Supplied passage:
▬▬▬▬▬▬▬▬▬▬

Simple Linear Regression
We think of each observed value \(y_i\) not just as a number, but as a realization of a random variable \(Y_i\), generated according to the following model:
\[
Y = \beta_0 + \beta_1 x + \varepsilon
\]
Here, \(\beta_0\) and \(\beta_1\) are unknown parameters, and \(\varepsilon\) is a random error term. This expression means that the outcome \(Y\) is made up of two parts:
- A deterministic part, which is a linear function of the predictor \(x\): \(\beta_0 + \beta_1 x\)
- A random part, the error term \(\varepsilon\), which captures the effect of other influences not included in the model
see Chapter 26 for more detail.
Assumptions
In the standard model for simple linear regression, we make the following assumptions:
The values \(x_1, x_2, \dots, x_n\) are treated as fixed, non-random inputs.
-
For each fixed \(x_i\), the corresponding response variable \(Y_i\) satisfies:
\[
Y_i = \beta_0 + \beta_1 x_i + \varepsilon_i
\]
-
The error terms \(\varepsilon_1, \varepsilon_2, \dots, \varepsilon_n\) are independent and normally distributed random variables with:
\[
\varepsilon_i \sim \mathcal{N}(0, \sigma^2)
\]
That is, they have mean 0 and the same variance \(\sigma^2\), and they are mutually independent.
Our goal is to estimate the unknown parameters \(\beta_0\) and \(\beta_1\). In practice, it is often \(\beta_1\) — the slope — that is of greatest interest, as it measures the strength and direction of the relationship between \(x\) and \(y\).
To estimate these parameters, we use the least squares method, fitting a line of the form:
\[
y = b_0 + b_1 x
\]
The resulting estimates \(b_0\) and \(b_1\) are called point estimates of \(\beta_0\) and \(\beta_1\), respectively:
\[
\hat{\beta}_0 = b_0 \quad \text{and} \quad \hat{\beta}_1 = b_1
\]
Under the model assumptions, it can be shown that both \(b_0\) and \(b_1\) are unbiased estimators, meaning:
\[
E(b_0) = \beta_0 \quad \text{and} \quad E(b_1) = \beta_1
\]
Variance of the Estimator \(b_1\)
We are also interested in how precise our estimate \(b_1\) is. The variance of \(b_1\) is given by:
\[
\mathrm{Var}(b_1) = \frac{\sigma^2}{\sum (x_i - \bar{x})^2} = \frac{\sigma^2}{(n - 1)s_x^2}
\]
This tells us that the spread of the \(x\) values (captured by \(s_x^2\)) plays an important role in determining the precision of the slope estimate.
In practice, the true error variance \(\sigma^2\) is unknown. To estimate \(\mathrm{Var}(b_1)\) from the data, we replace \(\sigma^2\) with the residual variance \(s_e^2\), which is an unbiased estimator of \(\sigma^2\) and is computed as:
\[
s_e^2 = \frac{\text{SSE}}{n - 2}
\]
We then obtain the estimated variance of \(b_1\) as:
\[
s_{b_1}^2 = \frac{s_e^2}{(n - 1)s_x^2}
\]
This estimated variance will be used to construct confidence intervals and perform hypothesis tests about \(\beta_1\) in the following sections.

▬▬▬▬▬▬▬▬▬▬

Raw data:

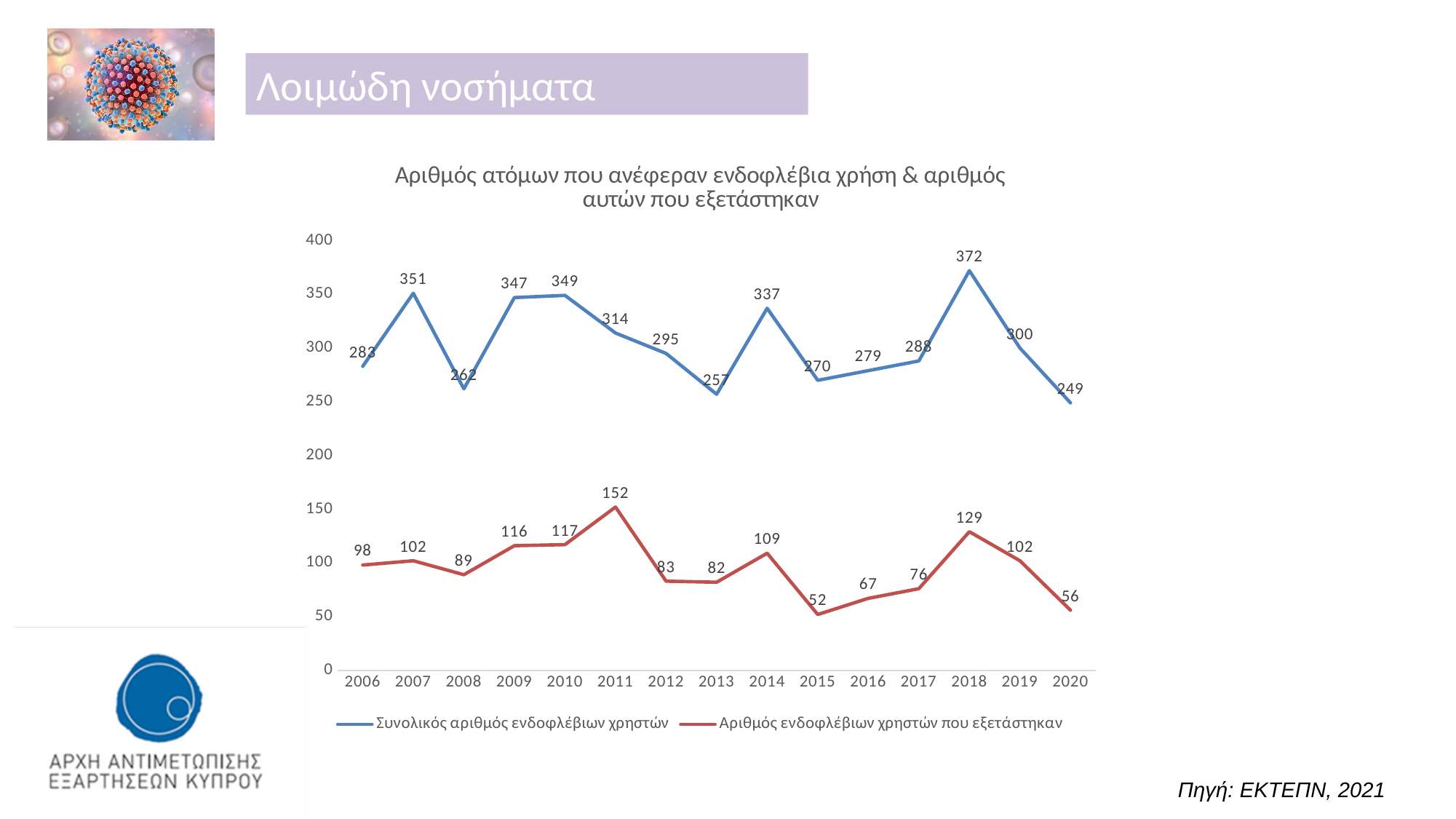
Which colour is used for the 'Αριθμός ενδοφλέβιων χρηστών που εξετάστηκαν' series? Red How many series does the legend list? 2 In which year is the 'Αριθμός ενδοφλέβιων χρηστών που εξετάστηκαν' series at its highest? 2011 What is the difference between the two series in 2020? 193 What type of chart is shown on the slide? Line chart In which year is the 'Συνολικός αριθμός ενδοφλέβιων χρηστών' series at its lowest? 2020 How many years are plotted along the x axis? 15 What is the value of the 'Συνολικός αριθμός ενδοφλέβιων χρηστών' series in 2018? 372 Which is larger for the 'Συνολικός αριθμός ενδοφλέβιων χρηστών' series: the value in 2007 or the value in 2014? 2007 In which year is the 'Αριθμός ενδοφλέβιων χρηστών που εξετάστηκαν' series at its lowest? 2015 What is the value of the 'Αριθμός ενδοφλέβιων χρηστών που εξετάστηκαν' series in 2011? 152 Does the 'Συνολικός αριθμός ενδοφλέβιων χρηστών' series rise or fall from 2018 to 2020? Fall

▬▬▬▬▬▬▬▬▬▬

Exercise set:
(A) Answer these from the simple linear regression text, one line each:
(i) Into which two parts is the outcome Y split?
(ii) What mean and variance do the error terms have under the assumptions?
(iii) How is the residual variance computed?
(B) What assumptions does the simple linear regression text state for the standard model? List all of them.
(C) Resume the simple linear regression text after its final sentence and write the next part.

Responses per task:
(A)
(i) A deterministic part, the linear function β₀ + β₁x of the predictor, and a random part, the error term ε.
(ii) Mean 0 and the same variance σ².
(iii) SSE divided by n − 2.

(B)
- The values x₁, x₂, …, xₙ are treated as fixed, non-random inputs.
- For each fixed xᵢ, the response variable Yᵢ satisfies Yᵢ = β₀ + β₁xᵢ + εᵢ.
- The error terms ε₁, ε₂, …, εₙ are independent and normally distributed, with mean 0 and the same variance σ².

(C)
Confidence Interval for \(\beta_1\)
Once we have estimated the regression coefficients using the least squares method, we may want to make inferences about the true (but unknown) population parameter \(\beta_1\). Two important tools for this purpose are confidence intervals and hypothesis testing.
We already know that the point estimate \(b_1\) is an unbiased estimator of the true slope \(\beta_1\). Furthermore, under the classical linear regression assumptions (including normal, independent, and homoscedastic errors), \(b_1\) is approximately normally distributed for large samples, or t-distributed for small samples.
To quantify the uncertainty in our estimate, we construct a confidence interval for \(\beta_1\):
\[
b_1 \pm t_{\nu, \alpha/2} \cdot s_{b_1}
\]
where:
-
\(s_{b_1}\) is the estimated standard error of \(b_1\)
-
\(t_{\nu, \alpha/2}\) is the critical value from the \(t\)-distribution with \(\nu = n - 2\) degrees of freedom
-
\(\alpha\) is the significance level (e.g., \(\alpha = 0.05\) gives a 95% confidence interval)
If the sample size is large (\(n \geq 30\)), the \(t\)-distribution can be approximated by the standard normal distribution \(\mathcal{N}(0, 1)\), and the confidence interval becomes:
\[
b_1 \pm z_{\alpha/2} \cdot s_{b_1}
\]
This interval provides a range of plausible values for the true slope \(\beta_1\) at the chosen confidence level.
Hypothesis Testing for \(\beta_1\)
We may also wish to formally test hypotheses about the slope coefficient. For example, suppose we want to test whether \(\beta_1\) equals a specific value \(\beta_1^*\) — often this is 0, corresponding to the absence of a linear relationship.
We set up the null and alternative hypotheses:
-
\(H_0\): \(\beta_1 = \beta_1^*\) (null hypothesis)
-
\(H_1\): \(\beta_1 \ne \beta_1^*\) (two-sided alternative), or
-
\(H_1\): \(\beta_1 > \beta_1^*\) or \(\beta_1 < \beta_1^*\) (one-sided alternatives)
A common special case is:
-
\(H_0\): \(\beta_1 = 0\)
-
\(H_1\): \(\beta_1 \ne 0\)
This tests whether there is any linear relationship at all between the predictor and response.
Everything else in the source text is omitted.